Dataset excerpt

──────────

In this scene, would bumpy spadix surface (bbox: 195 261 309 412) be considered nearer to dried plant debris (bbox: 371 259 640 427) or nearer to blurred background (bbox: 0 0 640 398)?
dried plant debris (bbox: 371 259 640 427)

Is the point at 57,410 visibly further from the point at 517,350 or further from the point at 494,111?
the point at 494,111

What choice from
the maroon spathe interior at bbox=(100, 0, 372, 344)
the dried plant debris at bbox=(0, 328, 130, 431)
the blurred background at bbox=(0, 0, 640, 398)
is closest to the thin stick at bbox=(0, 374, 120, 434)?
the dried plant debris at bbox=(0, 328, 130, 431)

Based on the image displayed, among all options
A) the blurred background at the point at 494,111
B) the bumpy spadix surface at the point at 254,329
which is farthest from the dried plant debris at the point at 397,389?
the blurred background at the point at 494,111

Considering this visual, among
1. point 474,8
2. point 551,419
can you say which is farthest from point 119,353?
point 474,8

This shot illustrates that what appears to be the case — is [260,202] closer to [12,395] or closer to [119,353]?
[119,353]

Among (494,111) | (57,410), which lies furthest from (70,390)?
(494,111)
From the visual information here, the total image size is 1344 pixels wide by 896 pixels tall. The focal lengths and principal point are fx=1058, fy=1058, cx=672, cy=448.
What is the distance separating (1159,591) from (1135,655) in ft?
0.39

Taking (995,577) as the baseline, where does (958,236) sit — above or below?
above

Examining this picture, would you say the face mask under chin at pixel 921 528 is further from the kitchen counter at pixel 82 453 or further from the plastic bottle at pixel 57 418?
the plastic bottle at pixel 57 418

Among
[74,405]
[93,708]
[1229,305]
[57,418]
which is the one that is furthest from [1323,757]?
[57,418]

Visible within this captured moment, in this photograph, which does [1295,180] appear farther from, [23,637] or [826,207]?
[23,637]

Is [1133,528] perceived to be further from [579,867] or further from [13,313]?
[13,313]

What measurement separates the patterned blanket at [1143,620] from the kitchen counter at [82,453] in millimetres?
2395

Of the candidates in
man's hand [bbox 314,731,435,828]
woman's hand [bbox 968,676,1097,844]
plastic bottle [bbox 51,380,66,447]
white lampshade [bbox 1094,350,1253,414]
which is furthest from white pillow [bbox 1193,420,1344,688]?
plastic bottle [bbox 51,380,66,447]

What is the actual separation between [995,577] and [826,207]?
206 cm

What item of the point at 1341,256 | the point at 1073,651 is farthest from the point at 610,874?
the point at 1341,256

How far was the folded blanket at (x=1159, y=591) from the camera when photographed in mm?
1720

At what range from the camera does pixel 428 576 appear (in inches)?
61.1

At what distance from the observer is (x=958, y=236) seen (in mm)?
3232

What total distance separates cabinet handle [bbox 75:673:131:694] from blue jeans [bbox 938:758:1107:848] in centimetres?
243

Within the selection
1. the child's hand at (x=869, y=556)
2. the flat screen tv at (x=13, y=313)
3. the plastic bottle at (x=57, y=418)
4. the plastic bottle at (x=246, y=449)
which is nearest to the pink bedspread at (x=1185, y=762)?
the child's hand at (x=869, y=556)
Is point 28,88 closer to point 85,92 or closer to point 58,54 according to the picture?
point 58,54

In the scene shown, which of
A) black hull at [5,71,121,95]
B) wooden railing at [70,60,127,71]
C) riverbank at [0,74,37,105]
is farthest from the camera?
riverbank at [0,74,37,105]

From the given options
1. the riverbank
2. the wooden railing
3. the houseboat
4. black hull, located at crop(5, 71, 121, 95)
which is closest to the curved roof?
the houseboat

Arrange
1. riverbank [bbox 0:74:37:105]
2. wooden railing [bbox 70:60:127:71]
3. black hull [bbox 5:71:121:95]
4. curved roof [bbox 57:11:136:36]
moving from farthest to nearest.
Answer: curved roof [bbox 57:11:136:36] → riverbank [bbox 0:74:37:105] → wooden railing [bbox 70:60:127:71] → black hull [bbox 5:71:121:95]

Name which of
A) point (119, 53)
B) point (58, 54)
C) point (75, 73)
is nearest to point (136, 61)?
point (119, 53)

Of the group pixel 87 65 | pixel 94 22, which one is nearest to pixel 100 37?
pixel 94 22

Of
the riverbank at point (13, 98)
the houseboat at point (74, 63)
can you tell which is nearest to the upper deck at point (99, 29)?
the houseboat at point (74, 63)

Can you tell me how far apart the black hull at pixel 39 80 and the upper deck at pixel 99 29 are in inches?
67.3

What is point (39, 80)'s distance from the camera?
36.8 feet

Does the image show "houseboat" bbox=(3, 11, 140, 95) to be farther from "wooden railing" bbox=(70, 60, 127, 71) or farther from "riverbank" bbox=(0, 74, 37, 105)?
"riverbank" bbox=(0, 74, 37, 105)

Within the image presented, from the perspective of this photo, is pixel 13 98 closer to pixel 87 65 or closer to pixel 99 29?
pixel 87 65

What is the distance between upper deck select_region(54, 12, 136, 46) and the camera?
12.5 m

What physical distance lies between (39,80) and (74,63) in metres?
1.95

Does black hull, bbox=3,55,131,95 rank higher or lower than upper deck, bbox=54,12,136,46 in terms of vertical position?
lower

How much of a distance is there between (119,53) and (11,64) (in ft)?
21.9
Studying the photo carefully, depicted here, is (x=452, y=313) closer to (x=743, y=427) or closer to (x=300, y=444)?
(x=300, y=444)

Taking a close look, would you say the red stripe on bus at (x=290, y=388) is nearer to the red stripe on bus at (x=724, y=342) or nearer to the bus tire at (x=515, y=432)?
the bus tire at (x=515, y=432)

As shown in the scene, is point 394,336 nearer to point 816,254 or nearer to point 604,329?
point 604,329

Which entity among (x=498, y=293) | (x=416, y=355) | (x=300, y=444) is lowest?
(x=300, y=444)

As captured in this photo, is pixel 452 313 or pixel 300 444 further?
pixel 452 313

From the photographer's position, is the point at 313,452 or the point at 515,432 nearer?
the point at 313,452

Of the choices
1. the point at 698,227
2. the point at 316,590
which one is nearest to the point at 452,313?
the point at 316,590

──────────

_REQUIRED WORK_
Retype every line above without changing a single character.

_RESULT OF THE TASK_
In this scene, would bumpy spadix surface (bbox: 195 261 309 412) be considered nearer to dried plant debris (bbox: 371 259 640 427) or nearer to blurred background (bbox: 0 0 640 398)?
dried plant debris (bbox: 371 259 640 427)

Is the point at 57,410 visibly further from the point at 517,350 or further from the point at 494,111?
the point at 494,111

What choice from
the maroon spathe interior at bbox=(100, 0, 372, 344)
the dried plant debris at bbox=(0, 328, 130, 431)
the blurred background at bbox=(0, 0, 640, 398)
is closest to the thin stick at bbox=(0, 374, 120, 434)?
the dried plant debris at bbox=(0, 328, 130, 431)

Based on the image displayed, among all options
A) the blurred background at the point at 494,111
B) the bumpy spadix surface at the point at 254,329
which is farthest from the dried plant debris at the point at 397,389?
the blurred background at the point at 494,111

Considering this visual, among
1. point 474,8
2. point 551,419
can you say which is farthest from point 119,353?
point 474,8

This shot illustrates that what appears to be the case — is [260,202] closer to [12,395] or closer to [119,353]?
[119,353]

Among (494,111) | (57,410), which lies furthest from (70,390)?
(494,111)
From the visual information here, the total image size is 1344 pixels wide by 896 pixels tall. The focal lengths and principal point are fx=1058, fy=1058, cx=672, cy=448.
What is the distance separating (1159,591) from (1135,655) in ft?
0.39

Taking (995,577) as the baseline, where does (958,236) sit — above or below?
above

Examining this picture, would you say the face mask under chin at pixel 921 528 is further from the kitchen counter at pixel 82 453 or further from the plastic bottle at pixel 57 418?
the plastic bottle at pixel 57 418

Among
[74,405]
[93,708]
[1229,305]
[57,418]
which is the one that is furthest from [1323,757]?
[57,418]

Visible within this captured moment, in this photograph, which does [1295,180] appear farther from, [23,637] or [826,207]?
[23,637]

Is [1133,528] perceived to be further from [579,867] or further from [13,313]?
[13,313]

What measurement separates the patterned blanket at [1143,620] from the kitchen counter at [82,453] in millimetres?
2395

Of the candidates in
man's hand [bbox 314,731,435,828]
woman's hand [bbox 968,676,1097,844]
plastic bottle [bbox 51,380,66,447]
white lampshade [bbox 1094,350,1253,414]
which is furthest from white pillow [bbox 1193,420,1344,688]?
plastic bottle [bbox 51,380,66,447]

What is the actual separation between [995,577] and [826,207]?
206 cm

What item of the point at 1341,256 | the point at 1073,651 is farthest from the point at 610,874?
the point at 1341,256

How far was the folded blanket at (x=1159, y=591) from the camera when photographed in mm?
1720

At what range from the camera does pixel 428 576 appear (in inches)?
61.1

At what distance from the observer is (x=958, y=236) seen (in mm)?
3232

What total distance separates cabinet handle [bbox 75:673:131:694] from blue jeans [bbox 938:758:1107:848] in centimetres?
243

Within the selection
1. the child's hand at (x=869, y=556)
2. the flat screen tv at (x=13, y=313)
3. the plastic bottle at (x=57, y=418)
4. the plastic bottle at (x=246, y=449)
which is nearest to the pink bedspread at (x=1185, y=762)?
the child's hand at (x=869, y=556)
Is point 28,88 closer to point 85,92 or closer to point 58,54 according to the picture?
point 58,54

In the scene shown, which of
A) black hull at [5,71,121,95]
B) wooden railing at [70,60,127,71]
C) riverbank at [0,74,37,105]
is farthest from the camera?
riverbank at [0,74,37,105]

From the given options
1. the riverbank
2. the wooden railing
3. the houseboat
4. black hull, located at crop(5, 71, 121, 95)
which is closest to the curved roof?
the houseboat

Arrange
1. riverbank [bbox 0:74:37:105]
2. wooden railing [bbox 70:60:127:71]
3. black hull [bbox 5:71:121:95]
4. curved roof [bbox 57:11:136:36]
moving from farthest to nearest.
Answer: curved roof [bbox 57:11:136:36] → riverbank [bbox 0:74:37:105] → wooden railing [bbox 70:60:127:71] → black hull [bbox 5:71:121:95]

Name which of
A) point (119, 53)
B) point (58, 54)
C) point (75, 73)
is nearest to point (136, 61)?
point (119, 53)

Of the group pixel 87 65 | pixel 94 22, which one is nearest to pixel 100 37?
pixel 94 22

Of
the riverbank at point (13, 98)
the houseboat at point (74, 63)
can you tell which is nearest to the upper deck at point (99, 29)?
the houseboat at point (74, 63)

Can you tell me how far apart the black hull at pixel 39 80 and the upper deck at pixel 99 29 are in inches?
67.3

What is point (39, 80)'s distance from the camera?
36.8 feet

Does the image show "houseboat" bbox=(3, 11, 140, 95) to be farther from "wooden railing" bbox=(70, 60, 127, 71) or farther from "riverbank" bbox=(0, 74, 37, 105)?
"riverbank" bbox=(0, 74, 37, 105)

Within the image presented, from the perspective of this photo, is pixel 13 98 closer to pixel 87 65 or closer to pixel 99 29?
pixel 87 65

What is the distance between upper deck select_region(54, 12, 136, 46) and the camera?
12.5 m

What physical distance lies between (39,80) and (74,63) in metres?
1.95

Does black hull, bbox=3,55,131,95 rank higher or lower than upper deck, bbox=54,12,136,46 in terms of vertical position?
lower

How much of a distance is there between (119,53) and (11,64) (in ft)?
21.9
Studying the photo carefully, depicted here, is (x=452, y=313) closer to (x=743, y=427) or closer to (x=300, y=444)?
(x=300, y=444)

Taking a close look, would you say the red stripe on bus at (x=290, y=388) is nearer to the red stripe on bus at (x=724, y=342) or nearer to the bus tire at (x=515, y=432)?
the bus tire at (x=515, y=432)

As shown in the scene, is point 394,336 nearer to point 816,254 or nearer to point 604,329?
point 604,329

Which entity among (x=498, y=293) | (x=416, y=355) | (x=300, y=444) is lowest?
(x=300, y=444)

As captured in this photo, is pixel 452 313 or pixel 300 444 further?
pixel 452 313

From the photographer's position, is the point at 313,452 or the point at 515,432 nearer?
the point at 313,452

Of the choices
1. the point at 698,227
2. the point at 316,590
which one is nearest to the point at 452,313?
the point at 316,590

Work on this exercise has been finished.